At Saturday's national-security forum, Yen stated that the missile deployment was 'posing a threat and challenge to Taiwan's security."

But as Beijing shows off its military muscle, it creates fear and loathing on Taiwan. In recent polls, Taiwanese reveal they are resentful toward increased aggression by China – some 80% of Taiwanese think China is unfriendly toward Taiwan.

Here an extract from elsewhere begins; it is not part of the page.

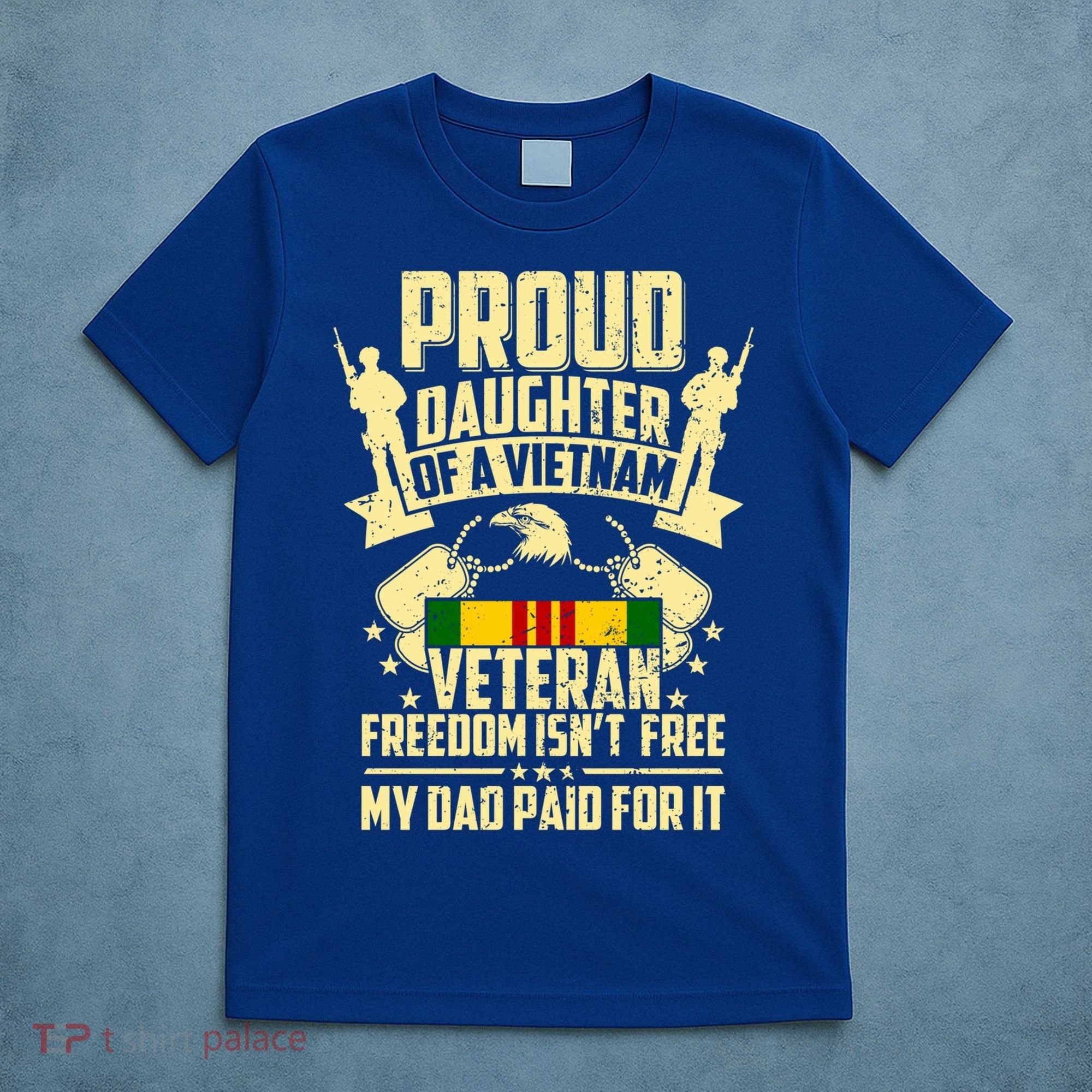 Proud Daughter Of A Vietnam Veteran My Dad Paid For It Gift T-Shirt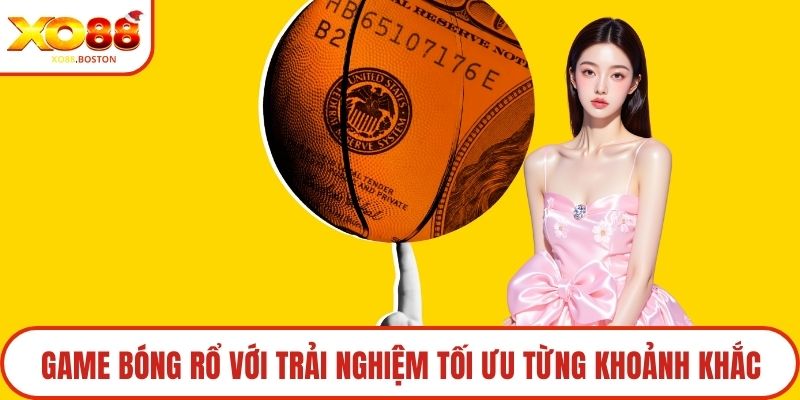 Game bóng rổ với trải nghiệm tối ưu từng khoảnh khắc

Beijing's latest drive to instill fear in the populace of Taiwan may only lead to greater Taiwanese identity

And Beijing's latest drive to instill fear in the populace of Taiwan may only lead to greater Taiwanese identity. As Richard Bush, a senior fellow at the Brookings Institution, wrote in his 2005 book Untying the Knot: Making Peace in the Taiwan Strait, Taiwanese identity has long been forged in the aftermath of adversity. Bush points to the February 28 incident (228) in 1947 as pivotal, when some 18,000 to 28,000 citizens were killed during an anti-government uprising sparked by a confrontation between a cigarette vendor and tax officials.

A Taiwanese identity further developed during the 'white terror' starting in 1949, when the Kuomintang (KMT), or Nationalist Party of China, relocated to the island along with 2 million soldiers and civilians. Their purge of Communists and independence advocates led a popular expression among Taiwanese toward outsiders: ' The dogs [the Japanese] had left, but the pigs [mainland Chinese] had come. ' Identity continued to be forged under a 38-year period of martial law lasting until 1987.

In 1995, Chinese leader Jiang Zemin spoke out against the use of forceful coercion against Taiwan, arguing that China 'should strive for the peaceful reunification of the motherland, since Chinese should not fight fellow Chinese.'

Xi Jinping, having consolidated and extended his power, has chosen a different path, intended to instill fear and submission among the Taiwanese. But his strategy of bullying, and the example set in Hong Kong, only play into the Taiwanese narrative of mainland China as the oppressive outsider, and help sustain a separate identity – some 75% now consider themselves Taiwanese , rather than Chinese.